Jony Ive talks Apple Park, iPhone X, change, and product evolution in interview
As part of a longer piece about Apple Park, Apple Chief Design Officer Jony Ive spoke about Apple as it stands, with change as a central theme to where Apple has been, is now, and how it uses change and evolution to survive.
In an interview published on Thursday, Ive spoke in depth to Wallpaper* magazine about Apple's relationship with the facility's architects, Foster + Partners, and how Apple's need to evolve and change was central to the design process of the building.
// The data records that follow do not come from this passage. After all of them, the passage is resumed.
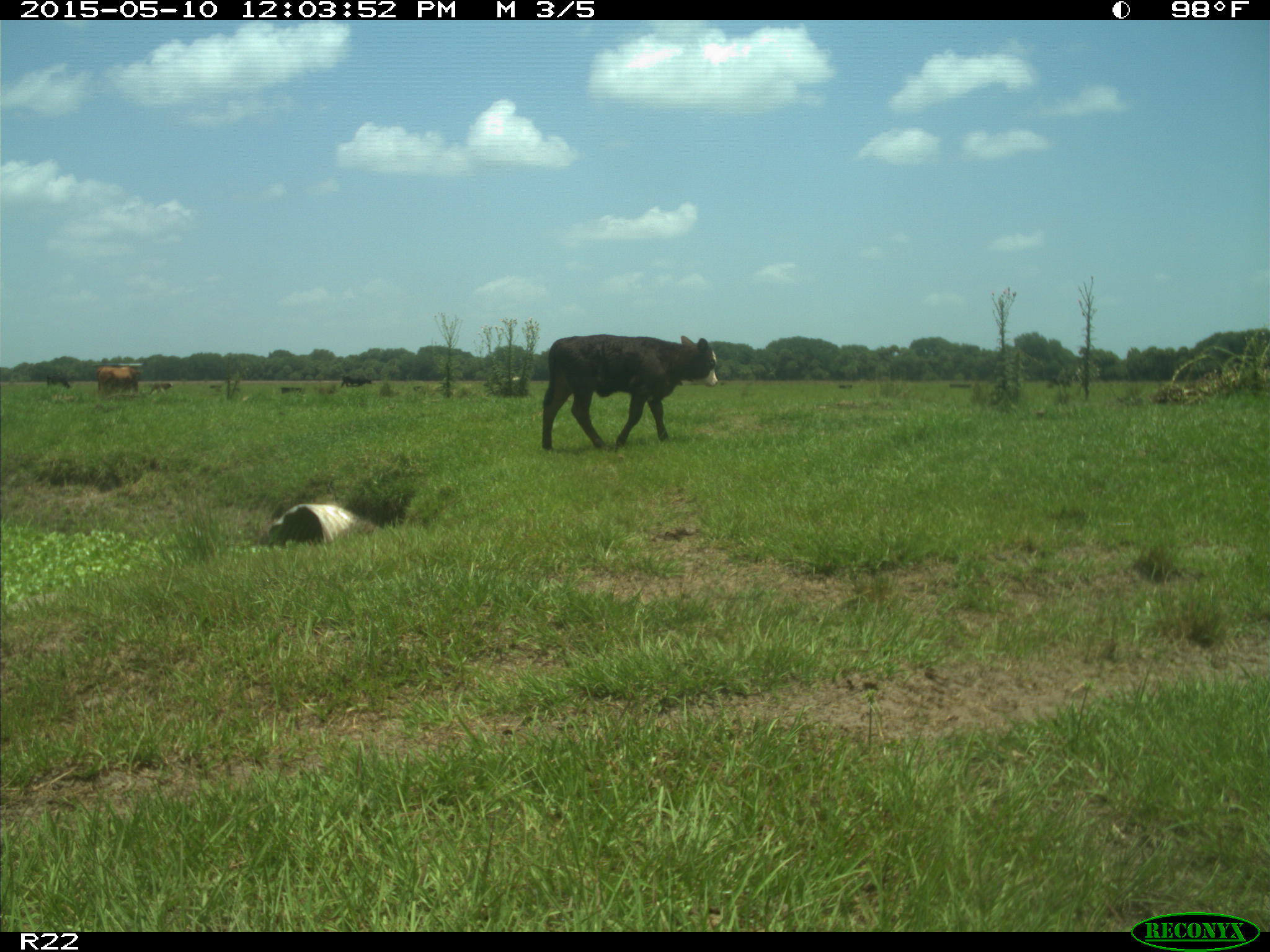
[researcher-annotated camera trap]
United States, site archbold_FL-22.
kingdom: Animalia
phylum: Chordata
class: Mammalia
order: Artiodactyla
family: Bovidae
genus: Bos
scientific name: Bos taurus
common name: domestic cow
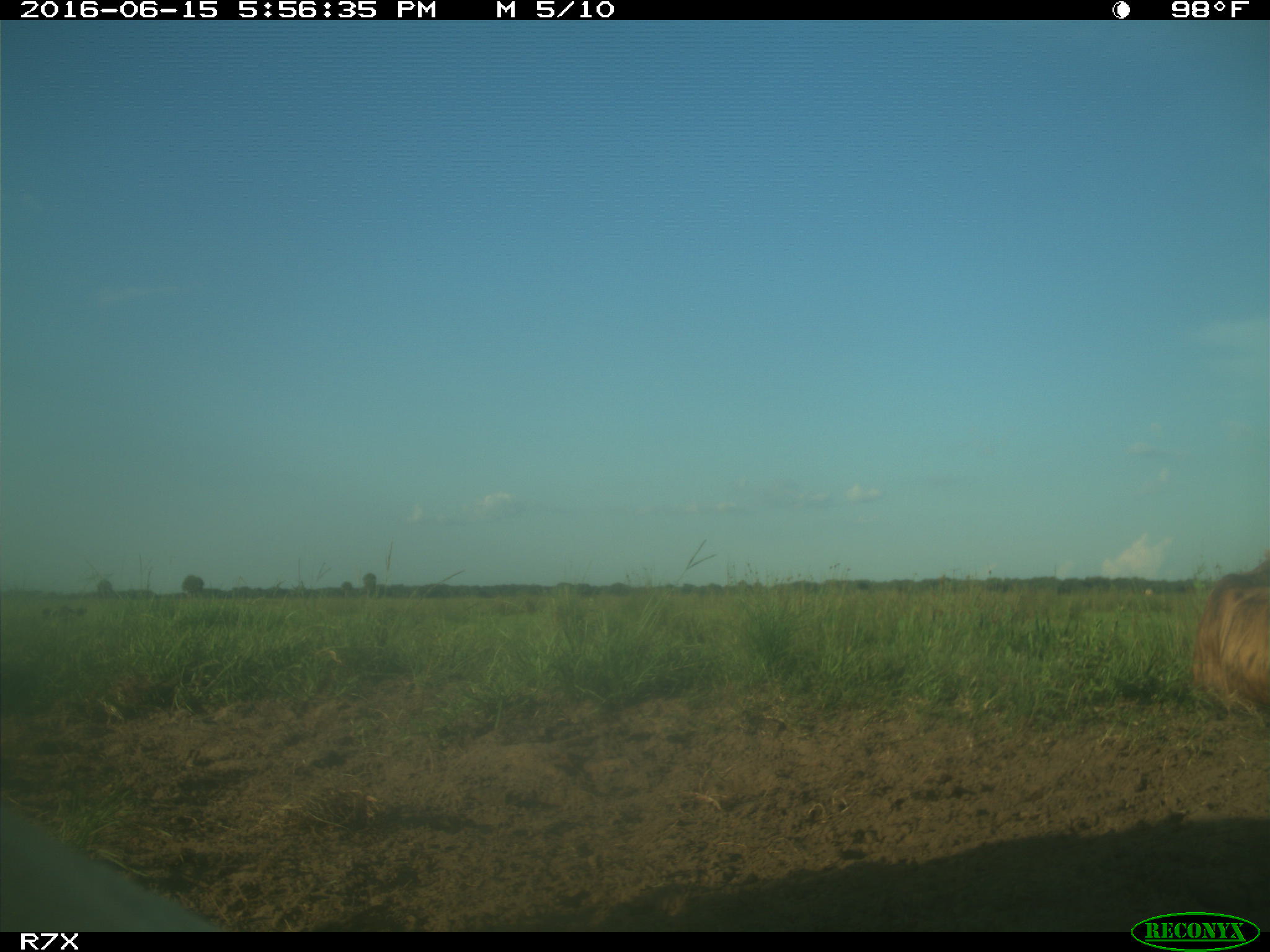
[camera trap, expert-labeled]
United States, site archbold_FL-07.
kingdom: Animalia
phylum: Chordata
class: Mammalia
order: Artiodactyla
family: Bovidae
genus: Bos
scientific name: Bos taurus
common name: domestic cow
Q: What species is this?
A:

"I don't think it is necessary to be explicit about its flexibility, but that flexibility is absolutely as powerful as in buildings where the primary story, is 'Hey, you can reconfigure this.'" said Ive. "Our building is very configurable and you can very quickly create large open spaces or you can configure lots of smaller private offices. The building will change and it will evolve."
Ive notes that in the new campus, different design disciplines can more easily mix than in the past. Additionally, collaboration and the need to change how that happens was a central ethos of the design.
"I'm sure in 20 years' time we will be designing and developing very different products, and just that alone will drive the campus to evolve and change." added Ive. "And actually, I'm much more interested in being able to see the landscape, that is a much more important capability."
iPhone X in a year
Ive would rather users look at the iPhone X less because it is all-screen, and more because the entire iPhone is configurable, with no static Home button. The designer notes that the design is "out of the way" with the new device.
"I've always been fascinated by these products that are more general purpose." said Ive to Wallpaper*. "What I think is remarkable about the iPhone X is that its functionality is so determined by software. And because of the fluid nature of software, this product is going to change and evolve."
Focusing on change, Ive is looking forward to what happens to the iPhone X in software over the next year.
"In 12 months' time, this object will be able to do things that it can't now. I think that is extraordinary," added Ive. "I think we will look back on it and see it as a very significant point in terms of the products we have been developing."
Apple's changes over time
Ive was asked about how Apple has changed the industry, and how the industry has changed Apple.
"I remember being at college; there was this new development and a new set of challenges for designers, really starting with the launch of the Mac in 1984," answered Ive. "The fundamental function of an object could change in seconds and the orthodoxy around expressing function or having the physical object defined by its function wasn't relevant any more. To me this was extraordinary."
The entire interview focused on Apple and its products as adaptable and ready to evolve at the whim of the company and at users. When asked about the legacy of Steve Jobs and how Apple has altered since he joined the company in the '90s, he returned to that concept.
"When I look back over the last 25 years, in some ways what seems most precious is not what we have made but how we have made it and what we have learned as a consequence of that," said Ive. "I always think that there are two products at the end of a program; there is the physical product or the service, the thing that you have managed to make, and then there is all that you have learned. The power of what you have learned enables you to do the next thing and it enables you to do the next thing better."
"The way that we work is quietly," said Ive. We are conspicuously different in that and it is an important part of who we are."